How Texas addresses that dynamism and the accompanying challenges it poses is key to our long-term prosperity. And, higher education should be front and center in that discussion.
We can and must do more to make higher education not simply a dream, but a reality for more Texans.
Pause for a moment and consider today’s Texas job market and especially those high-demand, high-skilled fields where much of today’s job growth and hiring occurs.
Across Texas, business owners are facing a skills gap with more jobs requiring skilled workers than there are applicants for those jobs.
Georgetown University’s Center on Education and the Workforce recently published a study that examined the job market in the years since the last recession. Of the 11.6 million new jobs that did not exist when the recession began in late 2007, 11.5 million of those jobs require some form of post-secondary education.
Right here in Texas, such findings are clear. Take far South Texas, for example, where home health care jobs represent more than one in 10 jobs in Brownsville. That’s five times the Texas average and the greatest concentration of home health-related jobs in the country, per the U.S. Labor Department and the Federal Reserve Bank of Dallas. We must make it a priority to ensure we have enough skilled, qualified workers to fill health care-related careers that dominate the job markets across Texas.
The National Skills Coalition found so-called “middle-skill jobs” — those requiring more than a high school diploma and some advanced education, certification or training — comprise 55 percent of the state’s labor market. However, only 43 percent of Texas workers have the degrees or training that these high-demand fields require.
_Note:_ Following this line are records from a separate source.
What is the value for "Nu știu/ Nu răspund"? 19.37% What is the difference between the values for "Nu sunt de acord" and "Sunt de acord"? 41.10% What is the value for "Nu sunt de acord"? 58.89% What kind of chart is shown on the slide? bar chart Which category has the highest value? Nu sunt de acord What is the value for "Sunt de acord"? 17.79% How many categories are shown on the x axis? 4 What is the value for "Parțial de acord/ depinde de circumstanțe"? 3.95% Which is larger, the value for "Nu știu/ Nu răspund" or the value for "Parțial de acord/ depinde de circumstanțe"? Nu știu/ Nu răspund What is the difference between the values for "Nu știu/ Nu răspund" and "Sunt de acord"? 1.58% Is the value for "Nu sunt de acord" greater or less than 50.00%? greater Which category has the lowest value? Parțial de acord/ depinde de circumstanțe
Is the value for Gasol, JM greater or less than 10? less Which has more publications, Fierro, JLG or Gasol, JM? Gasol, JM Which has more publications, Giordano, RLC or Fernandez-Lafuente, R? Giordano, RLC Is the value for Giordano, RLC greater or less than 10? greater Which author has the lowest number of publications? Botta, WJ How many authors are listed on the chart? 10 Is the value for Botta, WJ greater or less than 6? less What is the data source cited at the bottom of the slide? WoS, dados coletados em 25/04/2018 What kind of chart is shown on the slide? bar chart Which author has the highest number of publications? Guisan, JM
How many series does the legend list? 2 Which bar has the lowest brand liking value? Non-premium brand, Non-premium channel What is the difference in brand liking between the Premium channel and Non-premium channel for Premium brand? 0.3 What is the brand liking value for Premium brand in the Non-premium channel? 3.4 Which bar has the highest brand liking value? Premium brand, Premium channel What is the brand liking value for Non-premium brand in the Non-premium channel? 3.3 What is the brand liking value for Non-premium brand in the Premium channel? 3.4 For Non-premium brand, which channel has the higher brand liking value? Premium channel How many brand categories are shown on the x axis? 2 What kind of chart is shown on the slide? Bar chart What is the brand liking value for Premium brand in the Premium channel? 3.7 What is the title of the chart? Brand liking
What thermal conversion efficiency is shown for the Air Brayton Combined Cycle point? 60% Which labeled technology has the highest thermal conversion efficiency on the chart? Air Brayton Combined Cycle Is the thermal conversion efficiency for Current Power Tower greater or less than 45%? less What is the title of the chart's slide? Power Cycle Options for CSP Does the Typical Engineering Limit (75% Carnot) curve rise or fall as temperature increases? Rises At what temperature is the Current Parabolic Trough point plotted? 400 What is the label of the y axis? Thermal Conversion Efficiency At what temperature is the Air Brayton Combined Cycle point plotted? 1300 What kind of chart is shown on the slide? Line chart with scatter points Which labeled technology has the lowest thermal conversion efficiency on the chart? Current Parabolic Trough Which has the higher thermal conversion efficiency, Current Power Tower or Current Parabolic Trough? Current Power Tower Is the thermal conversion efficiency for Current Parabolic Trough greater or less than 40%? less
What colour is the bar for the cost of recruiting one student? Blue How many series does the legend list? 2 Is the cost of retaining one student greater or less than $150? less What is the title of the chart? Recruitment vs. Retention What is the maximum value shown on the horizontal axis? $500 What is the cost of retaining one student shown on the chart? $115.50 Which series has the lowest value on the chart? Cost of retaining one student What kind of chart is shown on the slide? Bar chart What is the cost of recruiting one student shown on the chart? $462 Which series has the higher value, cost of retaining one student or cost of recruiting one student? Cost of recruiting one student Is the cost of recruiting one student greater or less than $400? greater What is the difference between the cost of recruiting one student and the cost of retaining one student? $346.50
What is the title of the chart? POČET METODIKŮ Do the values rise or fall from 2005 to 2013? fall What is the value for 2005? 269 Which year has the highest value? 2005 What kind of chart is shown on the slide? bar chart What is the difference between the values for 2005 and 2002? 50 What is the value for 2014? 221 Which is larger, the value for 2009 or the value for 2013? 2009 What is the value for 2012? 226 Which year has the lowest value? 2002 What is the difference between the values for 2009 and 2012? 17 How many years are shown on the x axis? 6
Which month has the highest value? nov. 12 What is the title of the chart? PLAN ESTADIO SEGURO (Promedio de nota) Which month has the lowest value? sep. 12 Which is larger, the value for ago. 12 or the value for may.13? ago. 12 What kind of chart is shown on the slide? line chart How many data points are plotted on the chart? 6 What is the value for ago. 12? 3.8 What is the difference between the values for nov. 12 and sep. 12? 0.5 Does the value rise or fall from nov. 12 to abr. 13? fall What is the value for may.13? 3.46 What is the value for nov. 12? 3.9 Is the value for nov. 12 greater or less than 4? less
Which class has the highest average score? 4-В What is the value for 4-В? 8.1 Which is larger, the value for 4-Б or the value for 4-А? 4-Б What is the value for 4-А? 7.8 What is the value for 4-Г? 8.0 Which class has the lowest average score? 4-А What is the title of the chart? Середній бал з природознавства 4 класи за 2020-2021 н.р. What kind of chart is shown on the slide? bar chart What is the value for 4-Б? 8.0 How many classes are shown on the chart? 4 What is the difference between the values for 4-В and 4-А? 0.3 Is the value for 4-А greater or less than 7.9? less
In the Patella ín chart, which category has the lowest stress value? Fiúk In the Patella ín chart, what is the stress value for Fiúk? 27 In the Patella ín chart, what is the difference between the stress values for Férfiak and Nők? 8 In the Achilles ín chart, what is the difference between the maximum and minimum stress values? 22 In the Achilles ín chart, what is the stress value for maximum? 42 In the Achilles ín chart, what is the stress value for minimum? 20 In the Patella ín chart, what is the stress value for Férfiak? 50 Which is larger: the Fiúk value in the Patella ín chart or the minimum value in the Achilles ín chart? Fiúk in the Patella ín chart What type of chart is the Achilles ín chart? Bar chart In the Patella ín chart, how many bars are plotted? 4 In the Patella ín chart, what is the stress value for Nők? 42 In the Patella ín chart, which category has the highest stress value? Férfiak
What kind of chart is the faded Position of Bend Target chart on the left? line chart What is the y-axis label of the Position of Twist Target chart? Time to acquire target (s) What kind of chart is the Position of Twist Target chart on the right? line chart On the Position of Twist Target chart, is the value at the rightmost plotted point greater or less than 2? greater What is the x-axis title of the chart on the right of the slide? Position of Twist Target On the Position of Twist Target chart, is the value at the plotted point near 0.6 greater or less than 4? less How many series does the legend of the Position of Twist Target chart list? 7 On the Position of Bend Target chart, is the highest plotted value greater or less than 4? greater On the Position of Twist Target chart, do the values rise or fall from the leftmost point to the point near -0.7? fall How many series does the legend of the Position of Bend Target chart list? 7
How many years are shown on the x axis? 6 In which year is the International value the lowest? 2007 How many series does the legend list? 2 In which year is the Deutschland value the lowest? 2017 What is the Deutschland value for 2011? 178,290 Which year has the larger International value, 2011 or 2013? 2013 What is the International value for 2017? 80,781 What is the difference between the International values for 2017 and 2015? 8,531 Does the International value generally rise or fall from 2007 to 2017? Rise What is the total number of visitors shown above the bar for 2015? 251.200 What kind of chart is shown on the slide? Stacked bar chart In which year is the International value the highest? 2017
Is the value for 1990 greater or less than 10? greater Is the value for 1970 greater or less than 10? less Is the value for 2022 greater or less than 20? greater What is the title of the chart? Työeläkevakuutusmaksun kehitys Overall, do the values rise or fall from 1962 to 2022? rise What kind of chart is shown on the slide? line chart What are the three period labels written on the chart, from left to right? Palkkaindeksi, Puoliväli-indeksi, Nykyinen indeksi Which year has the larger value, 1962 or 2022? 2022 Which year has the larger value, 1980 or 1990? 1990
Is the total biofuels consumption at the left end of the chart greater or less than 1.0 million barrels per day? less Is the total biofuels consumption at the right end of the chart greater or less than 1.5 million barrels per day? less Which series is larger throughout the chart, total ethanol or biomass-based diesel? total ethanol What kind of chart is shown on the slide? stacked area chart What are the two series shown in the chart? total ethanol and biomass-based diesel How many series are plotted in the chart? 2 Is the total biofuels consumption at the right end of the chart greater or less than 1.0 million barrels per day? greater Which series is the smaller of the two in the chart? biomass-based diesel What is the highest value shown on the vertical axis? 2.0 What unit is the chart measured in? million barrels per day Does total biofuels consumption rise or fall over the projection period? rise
In some parts of our state like El Paso, the gap is even greater, with only 13 percent of workers meeting job qualifications, per the Brookings Institution.
The message is clear: we must get more Texans on the path to higher education and through to completion of those degrees.
In our annual survey of Texans’ attitudes and views on higher education, the WGU Texas Poll illustrates the value Texans place on post-secondary education while clearly underscoring their concerns about its rising costs.
While a majority of Texans surveyed view student loan debt and the increasing cost of a degree as major issues in higher education (93 percent), they overwhelmingly (95 percent) agree that having a college degree is important. Texans realize a college education is important for improving one’s quality of life and that an educated workforce is essential for Texas’ economic health.
In short, Texans get it when it comes to the importance and value of higher education in furthering their careers and improving their lives. But, how do we help them “get it” in terms of obtaining a college degree?
The WGU Texas track record provides one such road map. A combined focus on non-traditional students — those who tend to be older, with some college but no degree and who juggle work, family and financial concerns — and the employers who need highly-skilled workers is crucial to our state’s long-term success.
Ensuring responsible borrowing — a priority for WGU Texas — and providing competency-based education to meet the students where they are in terms of skills, knowledge, experience and time are also critical.
Texans are right to keep pressing state policy leaders to address access and affordability in higher education. Higher education that reflects the diversity of our state’s students, along with the diversity and demands of employers, should remain a priority. It is the key to maintaining our dynamic economy.
Vargas Stidvent is Chancellor of WGU Texas, a non-profit university that provides competency-based, online and accredited undergraduate and graduate degrees in high-demand fields.